-------- Selected excerpt

Hello,

IMO as long as only patch-levels (micro-versiony) are skipped, no harm
should come from skipping.

Regards Mirko
-- 
Sent from my mobile
On Sep 15, 2013 1:03 PM, "Dennis Lundberg" <denn...@apache.org> wrote:

> Hi
>
> I won't get into the debate as to which process is best at this time,
> as I think they both have merits and drawbacks. Until I'm convinced
> one way or the other I prefer to continue doing business as usual.
>
> Here are a couple of large open source projects that do not publish
> *distributions* of failed releases:
>
> Tomcat
> http://archive.apache.org/dist/tomcat/tomcat-7/
>
> Subversion
> http://archive.apache.org/dist/subversion/
>
>
> On Sun, Sep 15, 2013 at 2:00 AM, Jason van Zyl <ja...@tesla.io> wrote:
> > The users may well be developers, but I don't think that warrants
> changing a normal pattern. Maybe only I consider this a normal pattern, but
> I don't know of any examples, personally, where externally represented
> versions have gaps in them. I'd ask you the same question I asked Stephen
> as to whether you know of any projects, or products, that do this? Just
> because we can skip versions isn't a good reason to do so. If lots of
> projects do it then it's worth considering. Have any examples on hand?

----------------
-------- Items

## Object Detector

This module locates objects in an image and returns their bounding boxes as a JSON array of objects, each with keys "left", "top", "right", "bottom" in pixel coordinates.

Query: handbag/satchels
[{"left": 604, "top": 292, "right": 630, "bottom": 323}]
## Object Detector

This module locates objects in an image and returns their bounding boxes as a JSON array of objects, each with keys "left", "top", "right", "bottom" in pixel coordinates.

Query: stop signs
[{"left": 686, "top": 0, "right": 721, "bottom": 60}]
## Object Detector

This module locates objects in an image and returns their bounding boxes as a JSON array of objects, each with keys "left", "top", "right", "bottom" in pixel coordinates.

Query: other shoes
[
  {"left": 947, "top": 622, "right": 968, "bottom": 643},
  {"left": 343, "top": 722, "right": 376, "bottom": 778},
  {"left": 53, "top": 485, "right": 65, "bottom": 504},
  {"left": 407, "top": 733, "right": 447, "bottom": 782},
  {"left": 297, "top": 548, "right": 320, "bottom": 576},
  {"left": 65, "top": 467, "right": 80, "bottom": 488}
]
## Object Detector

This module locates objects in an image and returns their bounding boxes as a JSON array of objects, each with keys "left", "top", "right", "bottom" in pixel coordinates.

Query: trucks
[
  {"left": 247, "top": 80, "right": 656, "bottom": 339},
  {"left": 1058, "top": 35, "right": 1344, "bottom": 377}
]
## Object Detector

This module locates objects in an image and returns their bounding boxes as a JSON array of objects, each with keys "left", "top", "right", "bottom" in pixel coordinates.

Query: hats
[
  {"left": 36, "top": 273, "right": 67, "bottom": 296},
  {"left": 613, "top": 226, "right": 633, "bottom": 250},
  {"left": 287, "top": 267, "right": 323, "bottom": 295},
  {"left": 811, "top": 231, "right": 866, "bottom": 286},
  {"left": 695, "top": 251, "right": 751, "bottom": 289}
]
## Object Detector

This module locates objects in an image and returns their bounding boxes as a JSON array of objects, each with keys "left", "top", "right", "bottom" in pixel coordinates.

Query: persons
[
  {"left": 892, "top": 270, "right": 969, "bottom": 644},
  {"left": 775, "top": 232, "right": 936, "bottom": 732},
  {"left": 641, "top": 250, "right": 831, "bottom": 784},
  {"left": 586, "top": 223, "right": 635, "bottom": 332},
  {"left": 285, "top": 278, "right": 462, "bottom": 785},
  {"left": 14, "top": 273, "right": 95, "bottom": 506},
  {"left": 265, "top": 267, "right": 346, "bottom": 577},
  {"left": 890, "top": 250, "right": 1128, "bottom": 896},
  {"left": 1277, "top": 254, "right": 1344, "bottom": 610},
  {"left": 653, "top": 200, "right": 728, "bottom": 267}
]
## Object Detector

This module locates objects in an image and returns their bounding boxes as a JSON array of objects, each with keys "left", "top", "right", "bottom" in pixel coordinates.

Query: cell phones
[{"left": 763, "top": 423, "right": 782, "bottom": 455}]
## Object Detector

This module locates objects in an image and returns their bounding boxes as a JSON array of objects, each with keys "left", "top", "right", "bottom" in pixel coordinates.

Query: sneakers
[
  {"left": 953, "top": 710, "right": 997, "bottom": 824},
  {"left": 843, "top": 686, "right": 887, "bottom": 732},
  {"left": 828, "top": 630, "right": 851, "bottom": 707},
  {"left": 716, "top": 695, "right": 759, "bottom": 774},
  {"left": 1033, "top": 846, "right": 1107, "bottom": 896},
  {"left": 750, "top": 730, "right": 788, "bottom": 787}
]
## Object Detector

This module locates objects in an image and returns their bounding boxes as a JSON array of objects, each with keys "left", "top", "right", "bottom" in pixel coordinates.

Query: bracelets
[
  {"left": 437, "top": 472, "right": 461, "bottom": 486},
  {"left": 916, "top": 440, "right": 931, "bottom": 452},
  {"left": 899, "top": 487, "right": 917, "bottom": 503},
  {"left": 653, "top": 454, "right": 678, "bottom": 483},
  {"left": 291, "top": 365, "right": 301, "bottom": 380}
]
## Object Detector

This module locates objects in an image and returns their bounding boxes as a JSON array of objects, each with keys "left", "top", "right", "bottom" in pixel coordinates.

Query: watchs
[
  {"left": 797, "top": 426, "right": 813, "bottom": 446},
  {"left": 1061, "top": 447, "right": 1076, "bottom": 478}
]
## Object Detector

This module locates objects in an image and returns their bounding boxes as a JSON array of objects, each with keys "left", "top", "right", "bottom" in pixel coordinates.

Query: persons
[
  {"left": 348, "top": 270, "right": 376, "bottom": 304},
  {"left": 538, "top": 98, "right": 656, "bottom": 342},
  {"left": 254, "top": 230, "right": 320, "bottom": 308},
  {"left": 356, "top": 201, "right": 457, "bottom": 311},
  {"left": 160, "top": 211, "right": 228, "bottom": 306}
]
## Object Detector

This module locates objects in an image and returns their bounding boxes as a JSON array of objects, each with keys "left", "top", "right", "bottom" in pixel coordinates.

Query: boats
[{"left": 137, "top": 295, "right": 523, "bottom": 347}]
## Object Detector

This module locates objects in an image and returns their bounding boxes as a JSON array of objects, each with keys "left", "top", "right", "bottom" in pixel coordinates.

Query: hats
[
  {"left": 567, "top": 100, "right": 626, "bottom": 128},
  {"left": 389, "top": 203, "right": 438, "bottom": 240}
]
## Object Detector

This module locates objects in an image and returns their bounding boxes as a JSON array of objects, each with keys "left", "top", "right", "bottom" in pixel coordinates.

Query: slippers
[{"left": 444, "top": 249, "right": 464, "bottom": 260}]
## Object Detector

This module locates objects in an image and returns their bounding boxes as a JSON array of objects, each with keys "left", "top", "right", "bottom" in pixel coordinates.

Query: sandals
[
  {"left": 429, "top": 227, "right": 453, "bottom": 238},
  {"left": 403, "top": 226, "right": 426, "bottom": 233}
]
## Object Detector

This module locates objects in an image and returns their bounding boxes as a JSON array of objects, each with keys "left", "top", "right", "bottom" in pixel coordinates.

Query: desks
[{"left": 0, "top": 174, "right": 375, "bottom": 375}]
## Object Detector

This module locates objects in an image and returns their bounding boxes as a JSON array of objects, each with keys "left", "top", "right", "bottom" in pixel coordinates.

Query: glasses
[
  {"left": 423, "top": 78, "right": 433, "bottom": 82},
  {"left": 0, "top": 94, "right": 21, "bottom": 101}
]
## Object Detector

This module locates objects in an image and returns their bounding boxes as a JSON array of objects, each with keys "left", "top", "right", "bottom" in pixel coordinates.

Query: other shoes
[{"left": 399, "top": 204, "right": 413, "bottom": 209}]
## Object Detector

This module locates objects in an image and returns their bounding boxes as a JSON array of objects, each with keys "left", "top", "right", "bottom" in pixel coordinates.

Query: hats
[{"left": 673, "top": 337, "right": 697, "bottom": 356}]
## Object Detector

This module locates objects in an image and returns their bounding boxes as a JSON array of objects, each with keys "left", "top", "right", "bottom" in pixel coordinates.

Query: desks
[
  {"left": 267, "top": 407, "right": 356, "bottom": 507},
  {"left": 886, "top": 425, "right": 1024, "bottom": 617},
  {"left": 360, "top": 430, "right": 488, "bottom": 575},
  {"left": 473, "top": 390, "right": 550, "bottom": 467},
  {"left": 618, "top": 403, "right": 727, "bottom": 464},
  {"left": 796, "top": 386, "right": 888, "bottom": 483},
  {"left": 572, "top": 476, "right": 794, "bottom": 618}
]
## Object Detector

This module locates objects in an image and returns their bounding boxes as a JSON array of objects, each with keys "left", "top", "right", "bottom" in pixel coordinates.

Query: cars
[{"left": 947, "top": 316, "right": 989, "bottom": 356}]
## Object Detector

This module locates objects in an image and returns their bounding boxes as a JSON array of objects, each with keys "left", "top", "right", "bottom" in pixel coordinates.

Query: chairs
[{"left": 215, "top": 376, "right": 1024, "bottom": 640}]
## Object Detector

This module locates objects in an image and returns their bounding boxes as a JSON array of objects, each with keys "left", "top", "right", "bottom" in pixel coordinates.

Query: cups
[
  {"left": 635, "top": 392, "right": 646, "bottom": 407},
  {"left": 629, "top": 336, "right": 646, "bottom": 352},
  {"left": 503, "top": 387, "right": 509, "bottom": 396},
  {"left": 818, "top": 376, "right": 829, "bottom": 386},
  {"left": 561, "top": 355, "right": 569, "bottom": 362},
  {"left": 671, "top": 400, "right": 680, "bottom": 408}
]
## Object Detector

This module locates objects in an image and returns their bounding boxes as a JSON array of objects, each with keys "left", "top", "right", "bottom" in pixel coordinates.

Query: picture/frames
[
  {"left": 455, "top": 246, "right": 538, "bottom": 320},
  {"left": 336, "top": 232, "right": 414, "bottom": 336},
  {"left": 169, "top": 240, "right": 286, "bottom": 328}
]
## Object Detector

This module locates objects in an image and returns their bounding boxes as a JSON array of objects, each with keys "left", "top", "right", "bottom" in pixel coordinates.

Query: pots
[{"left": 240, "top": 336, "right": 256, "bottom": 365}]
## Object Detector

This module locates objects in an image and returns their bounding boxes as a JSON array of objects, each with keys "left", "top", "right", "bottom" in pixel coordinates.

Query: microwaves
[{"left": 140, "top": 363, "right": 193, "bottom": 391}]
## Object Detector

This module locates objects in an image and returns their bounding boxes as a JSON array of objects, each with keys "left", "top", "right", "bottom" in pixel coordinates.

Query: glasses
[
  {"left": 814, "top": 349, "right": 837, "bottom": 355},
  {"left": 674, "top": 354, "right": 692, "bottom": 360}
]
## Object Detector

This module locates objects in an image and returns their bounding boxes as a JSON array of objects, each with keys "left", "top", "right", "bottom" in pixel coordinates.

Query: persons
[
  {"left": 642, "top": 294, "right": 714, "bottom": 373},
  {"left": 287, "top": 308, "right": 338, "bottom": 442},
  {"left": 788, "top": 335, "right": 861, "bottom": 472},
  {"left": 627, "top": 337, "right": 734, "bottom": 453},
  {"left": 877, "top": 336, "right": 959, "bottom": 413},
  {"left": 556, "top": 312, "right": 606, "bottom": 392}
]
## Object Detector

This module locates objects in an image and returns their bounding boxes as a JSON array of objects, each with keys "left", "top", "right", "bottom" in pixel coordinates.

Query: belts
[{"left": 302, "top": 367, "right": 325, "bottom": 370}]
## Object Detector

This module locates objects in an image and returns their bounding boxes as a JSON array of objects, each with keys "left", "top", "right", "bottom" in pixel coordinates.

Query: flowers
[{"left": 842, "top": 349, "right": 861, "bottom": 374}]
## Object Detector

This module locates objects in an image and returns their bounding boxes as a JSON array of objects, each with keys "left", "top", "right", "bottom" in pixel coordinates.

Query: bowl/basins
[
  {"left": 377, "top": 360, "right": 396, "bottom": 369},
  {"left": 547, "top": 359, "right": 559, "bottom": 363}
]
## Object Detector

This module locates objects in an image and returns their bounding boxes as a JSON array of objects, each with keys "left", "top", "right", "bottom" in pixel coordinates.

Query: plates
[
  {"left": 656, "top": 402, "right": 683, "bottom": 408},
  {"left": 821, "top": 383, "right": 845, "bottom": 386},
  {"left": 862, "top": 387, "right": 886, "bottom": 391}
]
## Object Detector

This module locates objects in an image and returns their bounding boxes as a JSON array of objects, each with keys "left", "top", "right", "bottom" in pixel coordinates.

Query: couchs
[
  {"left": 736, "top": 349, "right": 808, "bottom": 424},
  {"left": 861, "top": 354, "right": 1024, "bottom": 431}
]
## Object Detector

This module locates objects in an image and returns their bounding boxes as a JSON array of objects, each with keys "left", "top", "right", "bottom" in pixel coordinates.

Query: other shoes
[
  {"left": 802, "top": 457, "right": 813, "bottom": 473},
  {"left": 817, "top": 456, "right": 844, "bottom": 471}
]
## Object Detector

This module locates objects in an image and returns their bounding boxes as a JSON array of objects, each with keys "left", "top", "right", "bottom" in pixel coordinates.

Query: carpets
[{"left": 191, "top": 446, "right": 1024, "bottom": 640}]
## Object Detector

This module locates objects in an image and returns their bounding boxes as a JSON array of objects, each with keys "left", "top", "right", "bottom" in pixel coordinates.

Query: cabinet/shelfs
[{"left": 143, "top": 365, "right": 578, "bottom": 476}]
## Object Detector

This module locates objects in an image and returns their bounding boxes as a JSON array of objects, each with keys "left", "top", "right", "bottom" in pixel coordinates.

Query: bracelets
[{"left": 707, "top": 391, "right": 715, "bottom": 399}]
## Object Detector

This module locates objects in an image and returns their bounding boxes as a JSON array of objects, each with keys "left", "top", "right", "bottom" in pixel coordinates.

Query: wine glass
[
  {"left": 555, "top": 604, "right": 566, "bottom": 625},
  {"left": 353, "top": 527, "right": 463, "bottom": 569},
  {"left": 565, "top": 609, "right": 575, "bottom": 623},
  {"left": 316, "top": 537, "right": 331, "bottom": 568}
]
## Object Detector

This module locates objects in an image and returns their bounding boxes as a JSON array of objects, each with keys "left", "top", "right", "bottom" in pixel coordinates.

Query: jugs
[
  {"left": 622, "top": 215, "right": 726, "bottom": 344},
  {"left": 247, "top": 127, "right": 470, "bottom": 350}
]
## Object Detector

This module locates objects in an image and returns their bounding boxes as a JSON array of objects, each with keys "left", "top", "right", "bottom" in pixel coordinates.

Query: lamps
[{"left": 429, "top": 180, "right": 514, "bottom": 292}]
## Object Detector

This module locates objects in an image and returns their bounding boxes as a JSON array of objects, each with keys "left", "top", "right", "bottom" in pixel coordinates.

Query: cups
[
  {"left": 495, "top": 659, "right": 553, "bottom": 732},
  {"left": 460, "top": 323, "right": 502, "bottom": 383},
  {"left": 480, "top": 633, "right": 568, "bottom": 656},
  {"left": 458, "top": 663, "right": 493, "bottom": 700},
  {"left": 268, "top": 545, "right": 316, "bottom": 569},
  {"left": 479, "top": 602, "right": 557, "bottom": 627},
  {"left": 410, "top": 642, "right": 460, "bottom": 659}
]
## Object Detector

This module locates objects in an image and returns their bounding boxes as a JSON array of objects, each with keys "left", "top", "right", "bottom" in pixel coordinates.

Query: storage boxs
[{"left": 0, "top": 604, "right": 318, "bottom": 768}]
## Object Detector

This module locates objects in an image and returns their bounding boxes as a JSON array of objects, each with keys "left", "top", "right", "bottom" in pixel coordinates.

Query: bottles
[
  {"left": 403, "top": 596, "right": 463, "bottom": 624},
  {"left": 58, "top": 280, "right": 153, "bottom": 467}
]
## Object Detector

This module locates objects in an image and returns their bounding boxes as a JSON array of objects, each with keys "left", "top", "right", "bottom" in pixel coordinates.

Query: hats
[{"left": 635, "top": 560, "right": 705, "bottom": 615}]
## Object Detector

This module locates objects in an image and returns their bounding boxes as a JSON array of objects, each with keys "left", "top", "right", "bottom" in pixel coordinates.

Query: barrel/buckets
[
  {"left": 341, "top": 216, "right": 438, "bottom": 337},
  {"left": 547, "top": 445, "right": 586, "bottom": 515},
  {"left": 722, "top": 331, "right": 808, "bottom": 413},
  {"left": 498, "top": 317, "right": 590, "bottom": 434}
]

----------------

Problem set
[a] According to the mailing-list thread on skipping release versions, which two large open source projects do not publish distributions of failed releases?
[b] Carry on the mailing-list thread on skipping release versions, picking up right after "Have any examples on hand?"

Expected results
[a] Tomcat and Subversion.

[b]
> >
> > For now while I'm doing the core releases, I would prefer not to have
> gaps. Call me provincial, but I'd like to do what we've always done since
> the inception of the project unless there is a compelling reason to do
> otherwise.
> >
> > On Sep 14, 2013, at 7:48 PM, Fred Cooke <fred.co...@gmail.com> wrote:
> >
> >> Jason, PLEASE understand that you do NOT have a single user. Not even
> one.
> >> Nada. Zilch. You have developers. Developers, by definition, are not
> >> *completely* stupid (though some try to fool us!). They can handle
> missing
> >> versions. If you released firefox 12 after firefox 10 it would be
> confusing
> >> for millions, maven 3.1.5 after maven 3.1.1, ONLY a complete and utter
> >> moron would be confused by this. Few developers are that stupid, and
> those
> >> who are have limited months of career as a dev ahead of them. "it's
> >> confusing" holds no water in the context of a hard-core dev tool IMO.
> >>
> >>
> >> On Sun, Sep 15, 2013 at 1:34 AM, Stephen Connolly <
> >> stephen.alan.conno...@gmail.com> wrote:
> >>
> >>> The difference is that you say those versions did not pass QA.
> >>>
> >>> As a user I'd rather know that what I have *unabiguously* passed QA
> >>> (whatever that QA process is, and however lax it is) than know the
> >>> increasing version numbers. On top of that, if we go increasing, with
> no
> >>> skips, we are actually giving people a false sense of extra QA... By
> >>> telling people "go to this page where we list the status of each
> version"
> >>> then they will not be confused at all... Instead they get greater
> >>> confidence...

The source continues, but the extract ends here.